• _Problem statement_
Output, exactly as written, the lines below starting at the line containing "Set szkolne materia?y" and ending at the line containing "NeXT CEO Steve". Drop the pictures and keep both end lines.

• _Recorded information_
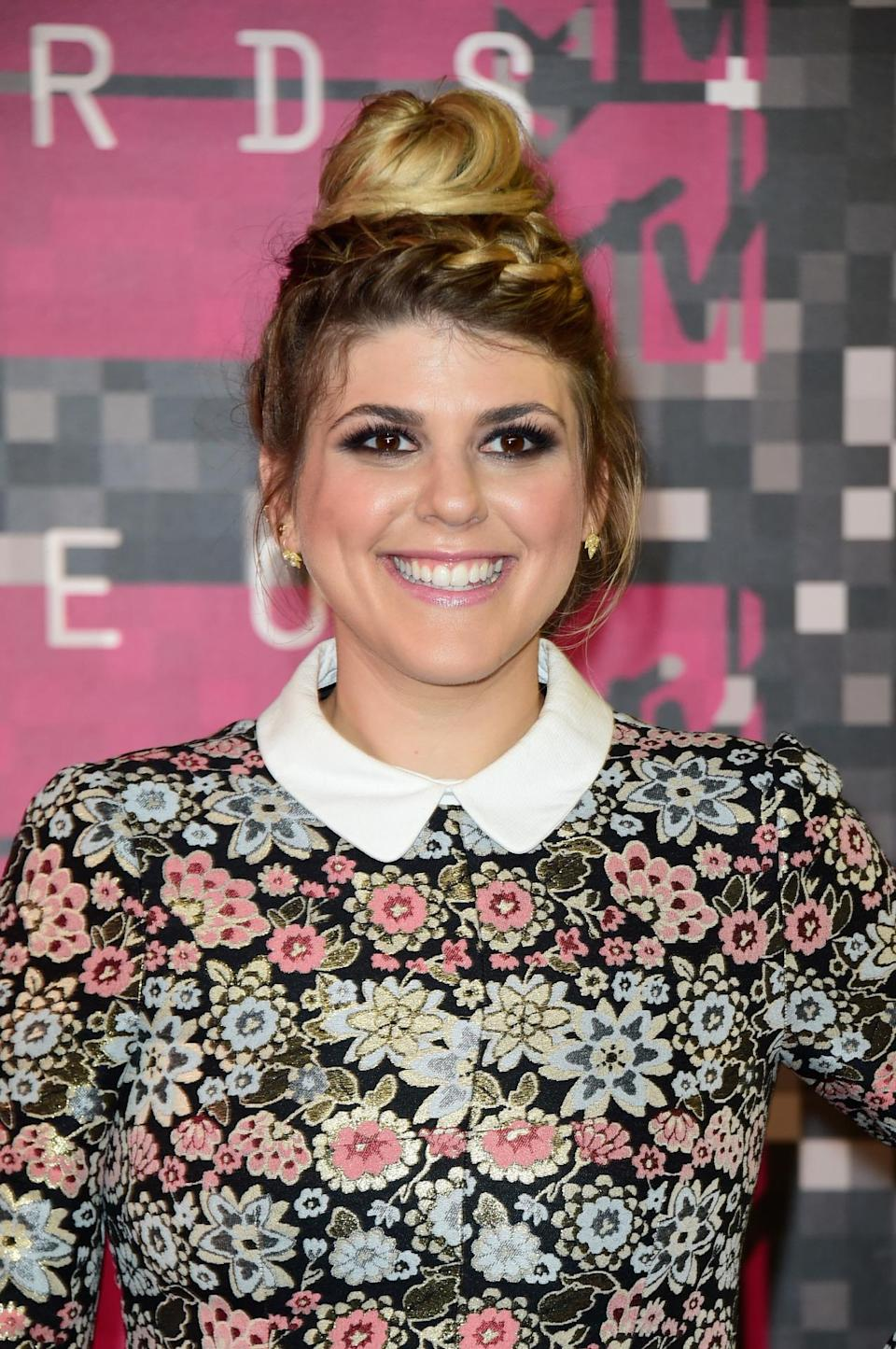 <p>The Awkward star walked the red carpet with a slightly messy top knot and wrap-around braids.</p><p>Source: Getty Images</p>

==

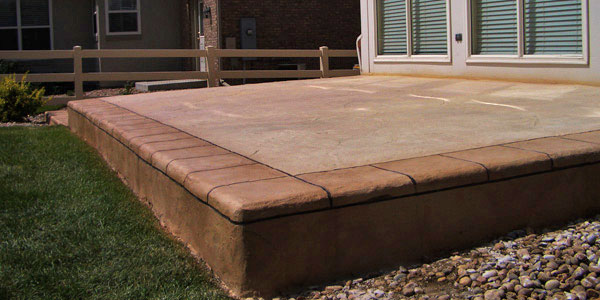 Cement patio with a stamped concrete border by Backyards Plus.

==

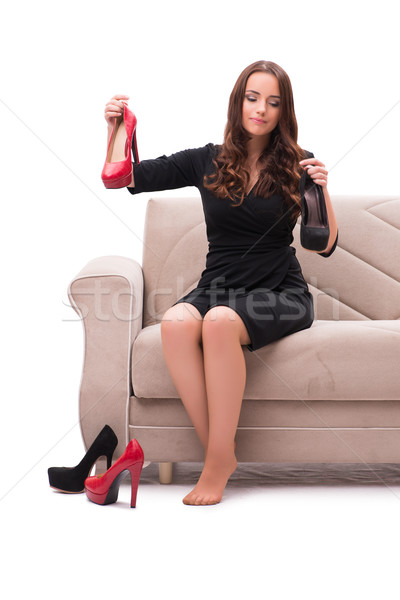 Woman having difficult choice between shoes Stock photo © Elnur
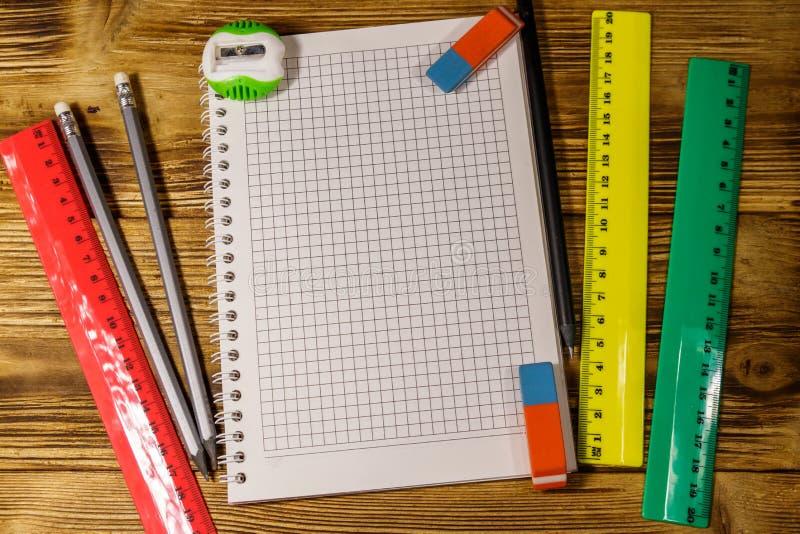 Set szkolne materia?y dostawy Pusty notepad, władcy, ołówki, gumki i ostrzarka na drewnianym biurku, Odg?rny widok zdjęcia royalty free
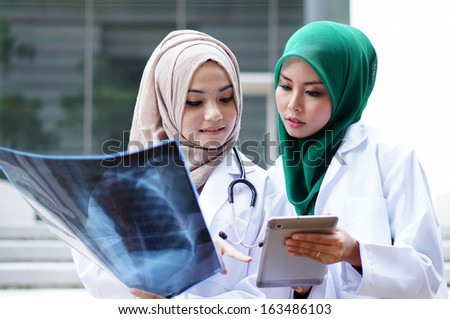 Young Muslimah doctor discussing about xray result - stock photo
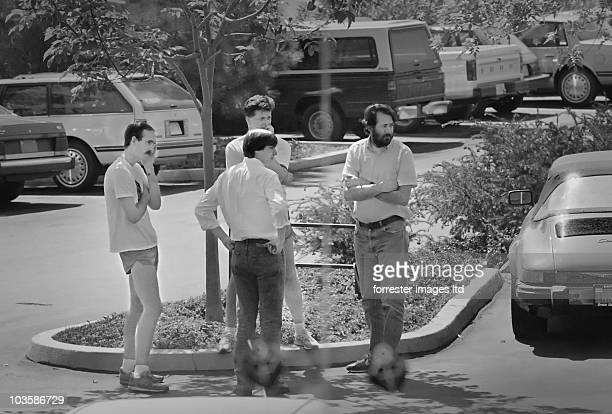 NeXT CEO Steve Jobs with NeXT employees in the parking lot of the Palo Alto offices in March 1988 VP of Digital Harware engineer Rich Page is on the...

• _Task output_
 Set szkolne materia?y dostawy Pusty notepad, władcy, ołówki, gumki i ostrzarka na drewnianym biurku, Odg?rny widok zdjęcia royalty free
 Young Muslimah doctor discussing about xray result - stock photo
 NeXT CEO Steve Jobs with NeXT employees in the parking lot of the Palo Alto offices in March 1988 VP of Digital Harware engineer Rich Page is on the...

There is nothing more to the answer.